ReliX : le Maroc lance son propre standard technologique pour la maintenance industrielle en Afrique

ReliX : le Maroc lance son propre standard technologique pour la maintenance industrielle en Afrique

L’industrie marocaine entend désormais développer ses propres normes technologiques, plutôt que d’adopter celles conçues à l’étranger. Ce message a été porté jeudi à Casablanca lors du lancement de ReliX, un référentiel national dédié à la maintenance industrielle.

Présenté comme une initiative inédite en Afrique, ReliX vise à harmoniser et moderniser les pratiques de maintenance dans les secteurs manufacturier, énergétique et logistique. Le projet est porté par un consortium d’acteurs industriels marocains, en partenariat avec des institutions techniques et académiques.

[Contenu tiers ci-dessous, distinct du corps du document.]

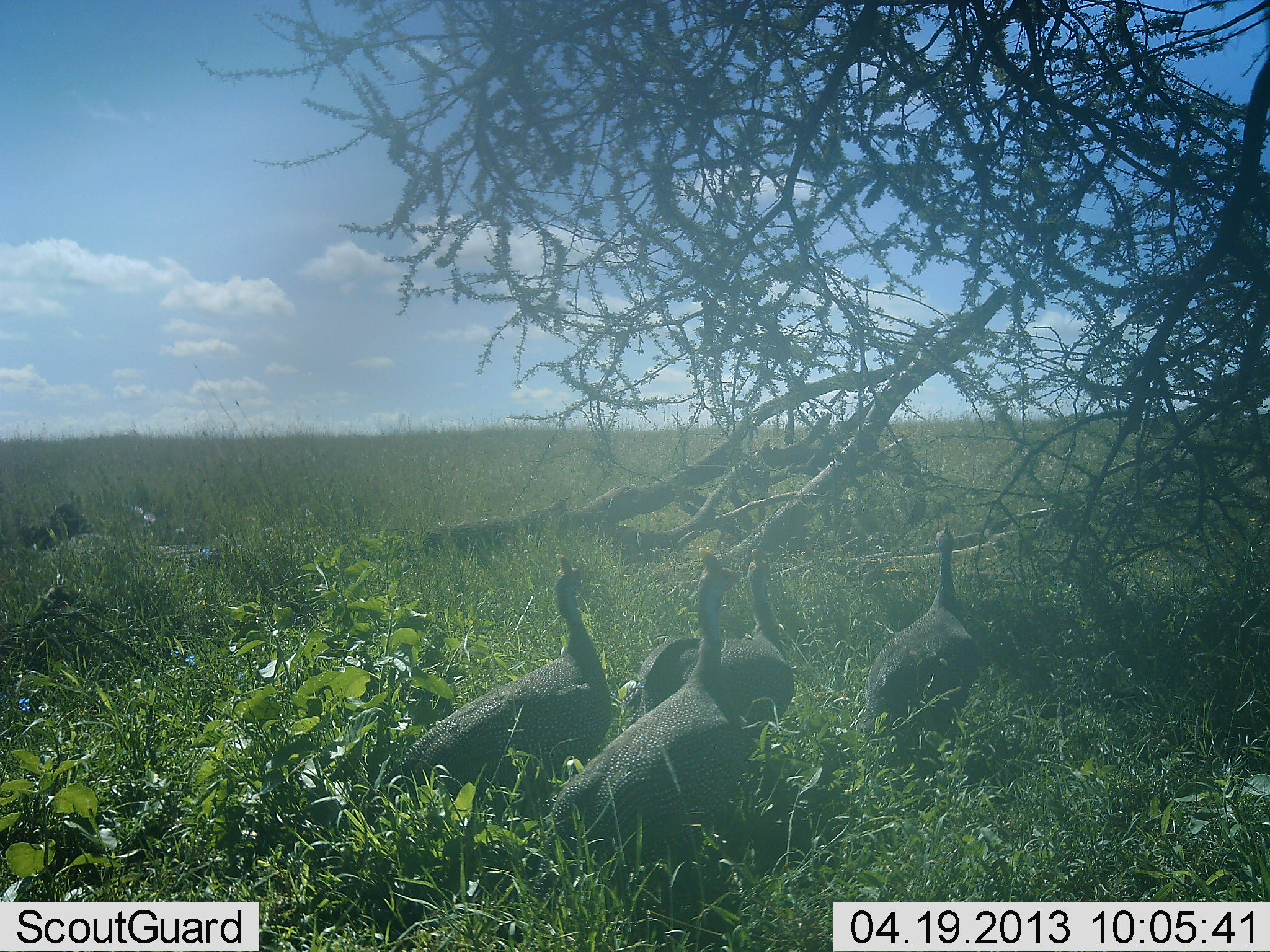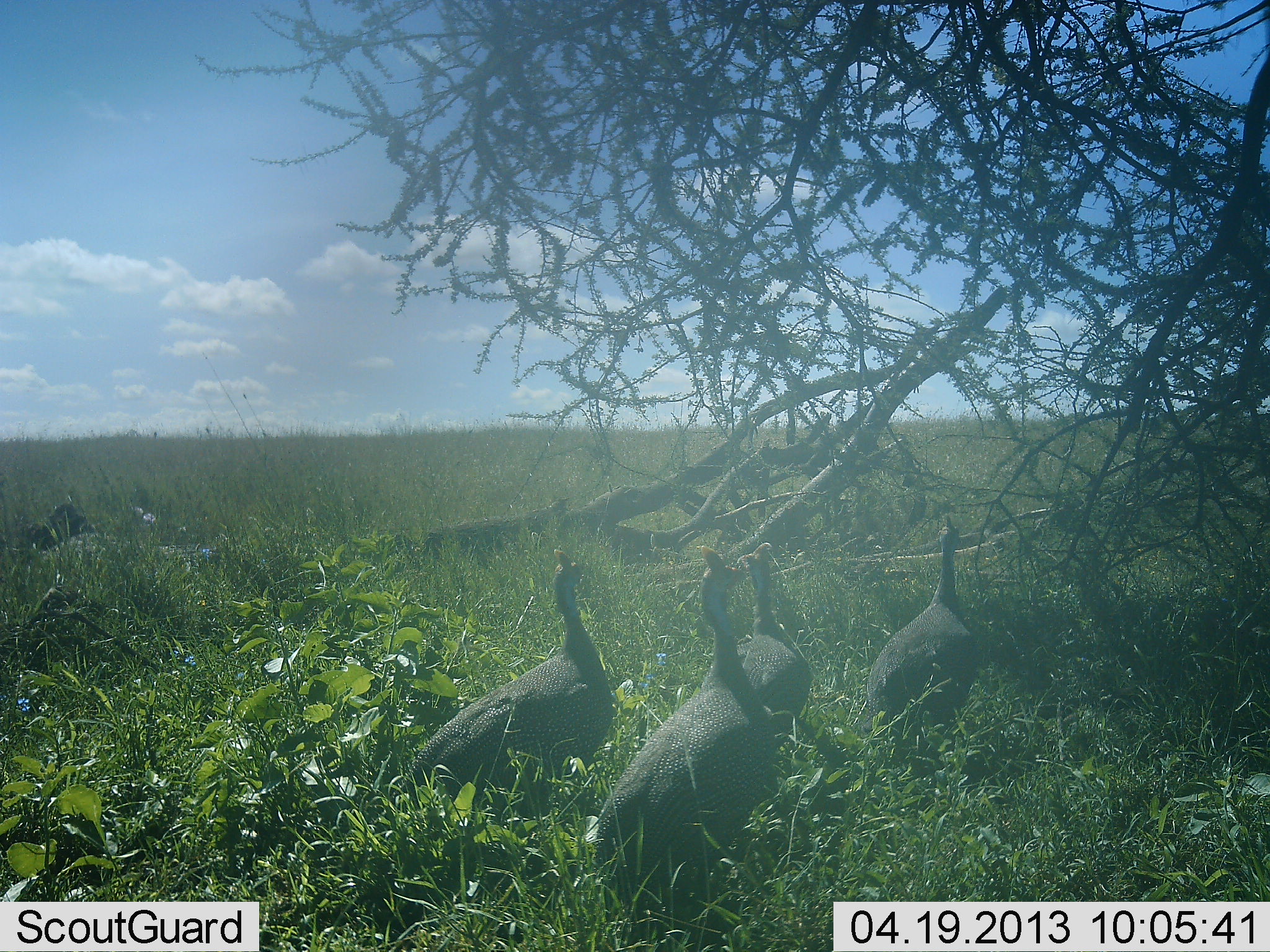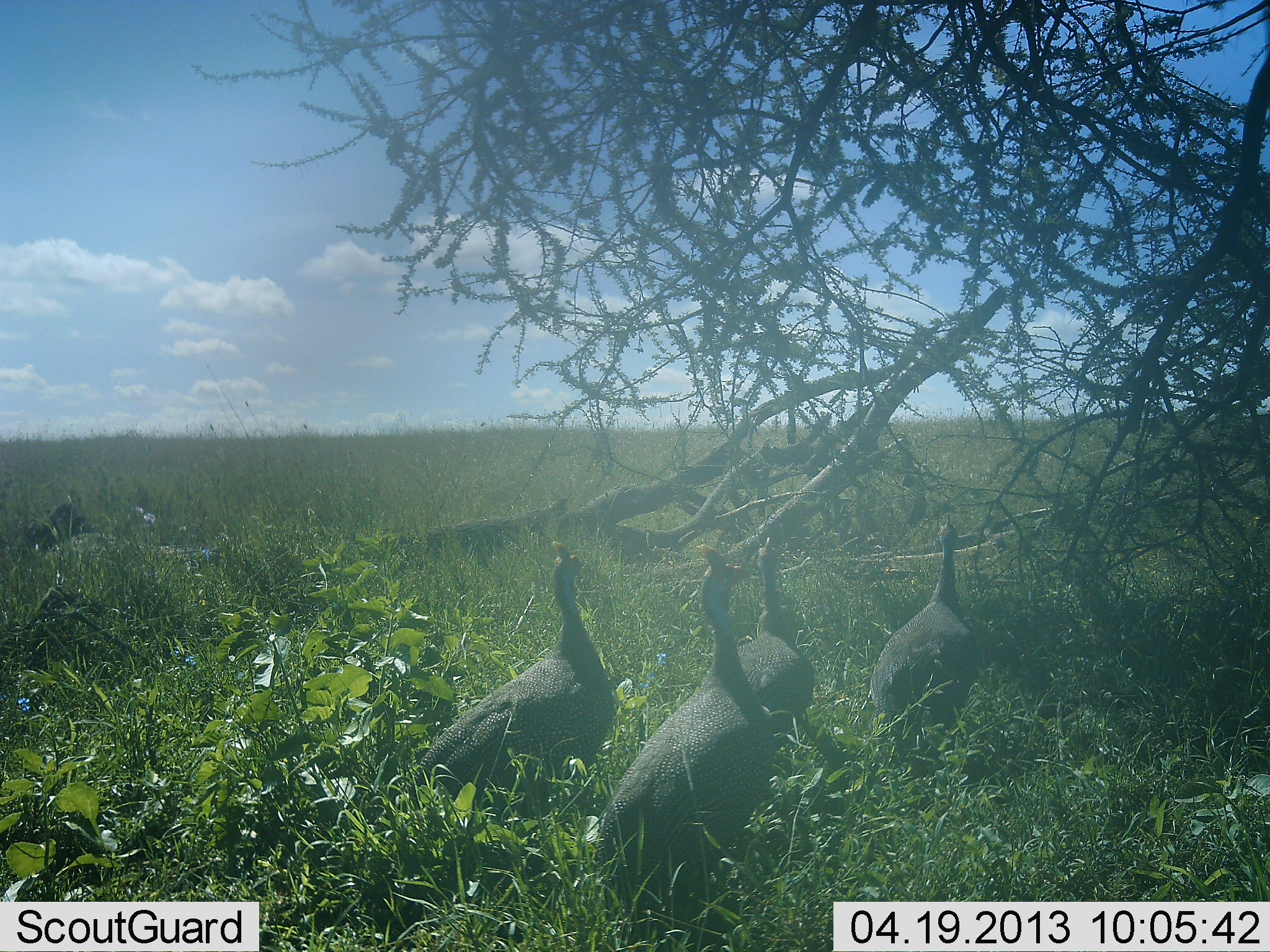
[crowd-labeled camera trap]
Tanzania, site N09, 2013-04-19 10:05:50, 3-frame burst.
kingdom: Animalia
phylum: Chordata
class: Aves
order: Galliformes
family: Numididae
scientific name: Numididae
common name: guinea fowl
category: guineafowl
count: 4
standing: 83%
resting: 8%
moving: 12%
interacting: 0%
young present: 0%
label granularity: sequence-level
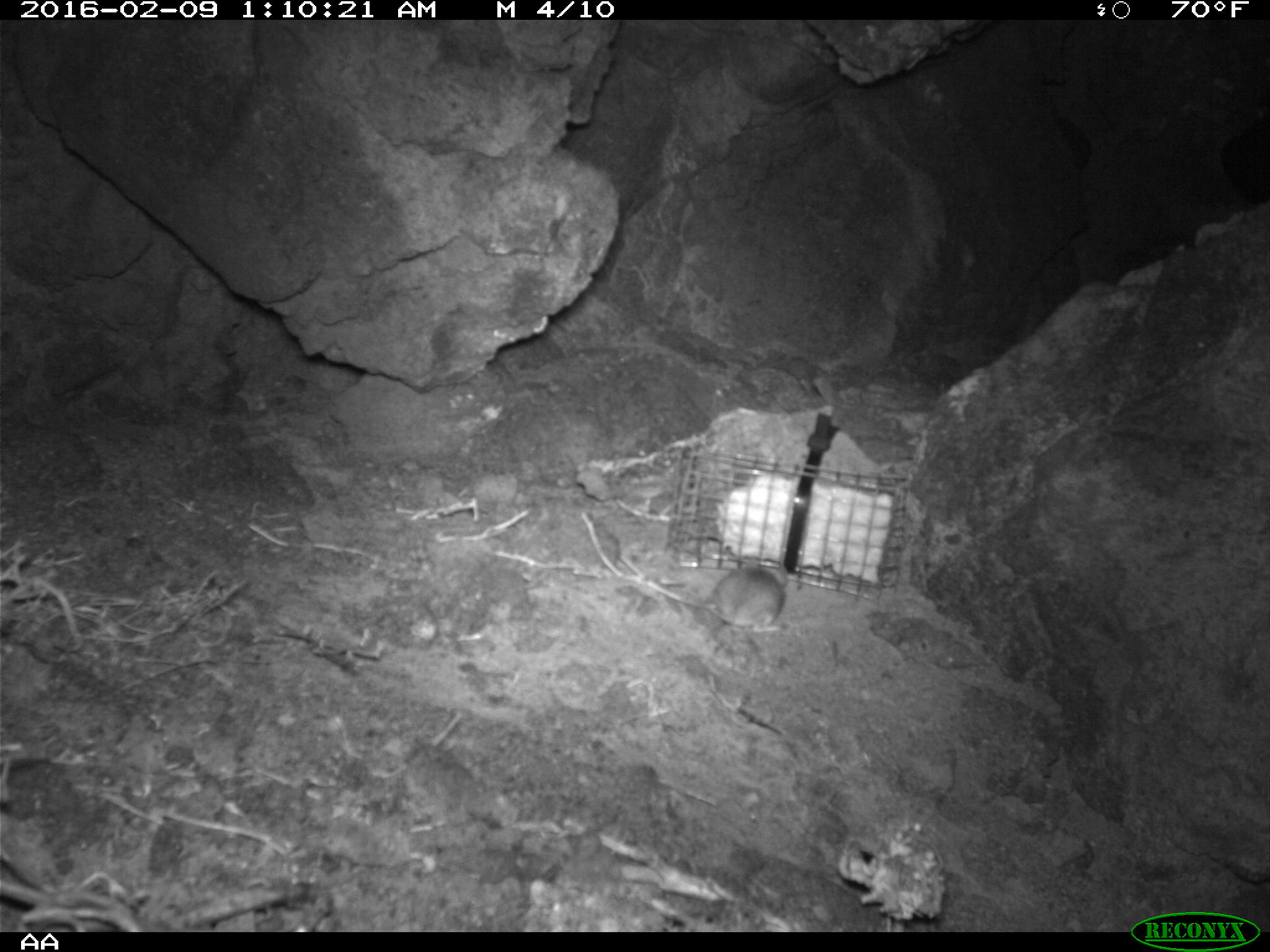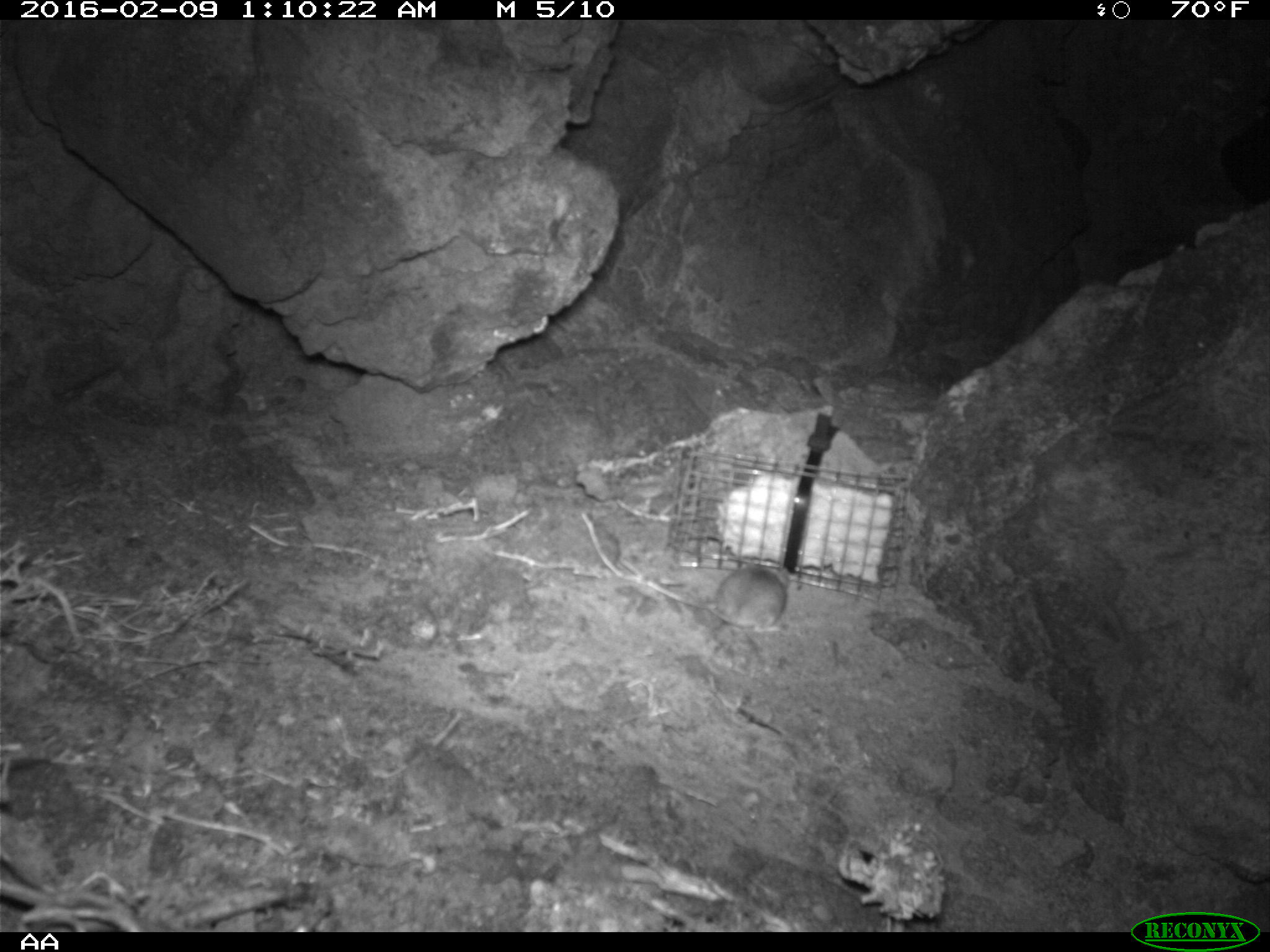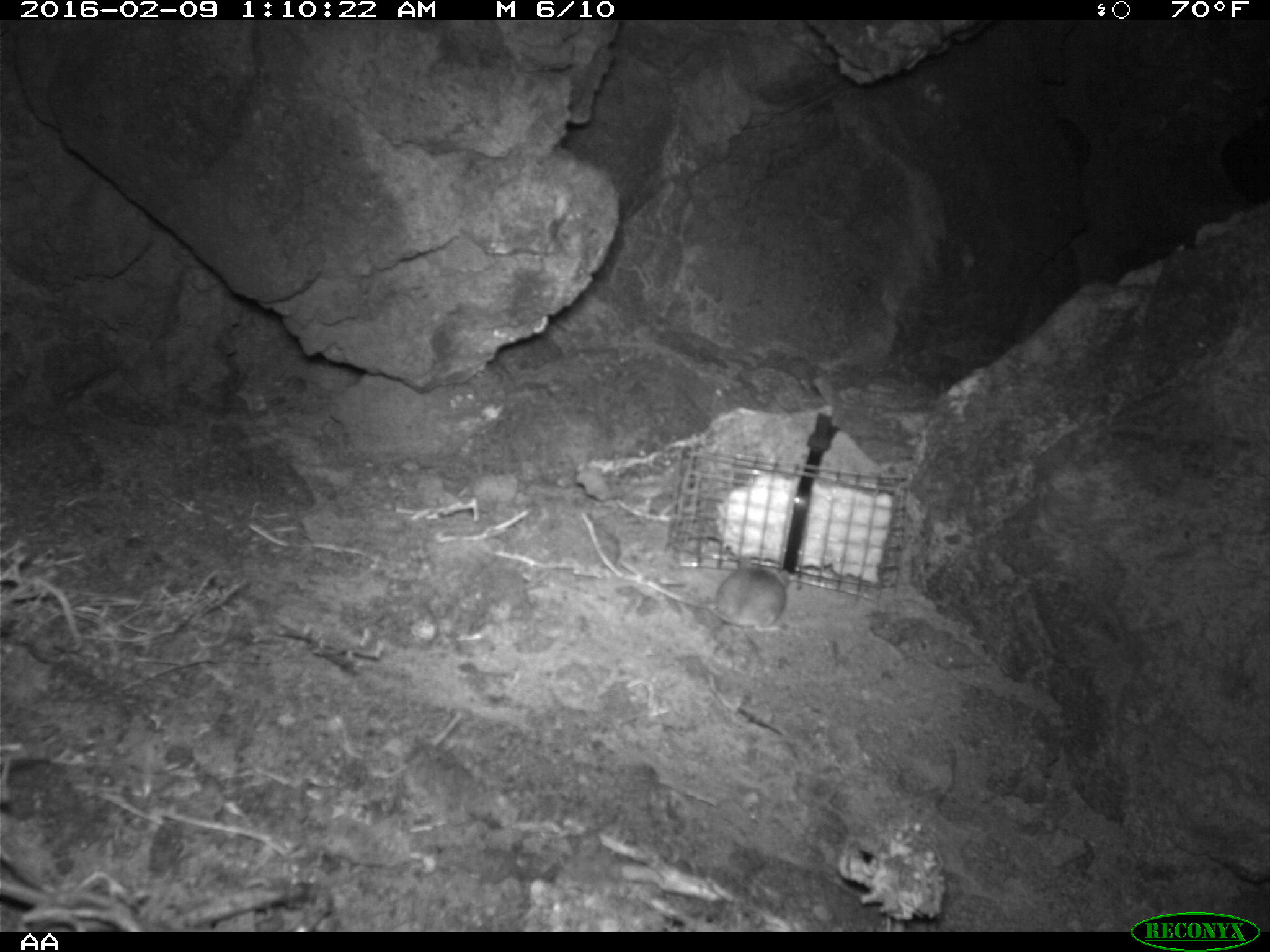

Selon les responsables du projet, ce référentiel répond à un besoin croissant de standardisation dans un contexte où la maintenance représente jusqu’à 30 % des coûts d’exploitation des usines. L’objectif est de réduire les pannes, d’optimiser la durée de vie des équipements et d’améliorer la compétitivité des entreprises.

Un cadre technique adapté aux réalités locales

ReliX s’appuie sur les normes internationales de maintenance, mais les adapte aux spécificités du tissu industriel marocain et africain. Le référentiel intègre des critères liés aux conditions climatiques, aux chaînes d’approvisionnement régionales et aux compétences disponibles sur le continent.

Le document technique, qui compte plus de 200 pages, définit des protocoles pour la maintenance préventive, corrective et prédictive. Il inclut également des indicateurs de performance, des méthodes d’audit et des recommandations pour la formation du personnel.

Les concepteurs de ReliX insistent sur son caractère évolutif. Le référentiel sera mis à jour régulièrement en fonction des retours d’expérience des utilisateurs et des innovations technologiques.

Un levier pour la souveraineté technologique

Cette initiative s’inscrit dans une stratégie plus large de souveraineté technologique portée par le Maroc. Plusieurs secteurs, comme l’automobile, l’aéronautique ou l’agroalimentaire, pourraient bénéficier de cette standardisation.

Les représentants du ministère de l’Industrie, présents lors du lancement, ont souligné que ReliX constituait une première étape vers la création d’un pôle africain de référence en maintenance industrielle. Ils ont également évoqué la possibilité d’étendre le référentiel à d’autres pays du continent.

Des discussions exploratoires sont en cours avec des organisations professionnelles en Afrique de l’Ouest et en Afrique centrale. Un programme de formation certifiante, basé sur ReliX, devrait être déployé dans les écoles d’ingénieurs marocaines dès la rentrée prochaine.

Des réactions mitigées dans le secteur

Plusieurs industriels présents ont salué l’initiative, y voyant un outil pour harmoniser les pratiques et réduire les écarts de qualité entre les entreprises. D’autres ont toutefois émis des réserves sur le coût de mise en conformité pour les PME.

Pour répondre à ces préoccupations, les promoteurs de ReliX prévoient un accompagnement technique et financier pour les petites et moyennes entreprises. Un fonds de soutien, doté de 50 millions de dirhams, a été annoncé pour faciliter l’adoption du référentiel.

Les experts du secteur estiment que la généralisation de ReliX pourrait prendre entre trois et cinq ans, selon le rythme d’adhésion des entreprises et la capacité à former les techniciens.

À ce jour, une vingtaine d’entreprises pilotes, représentant des secteurs variés, se sont engagées à tester le référentiel dans leurs usines. Les premiers retours d’expérience sont attendus dans un délai de six mois, avant un déploiement national prévu pour 2026.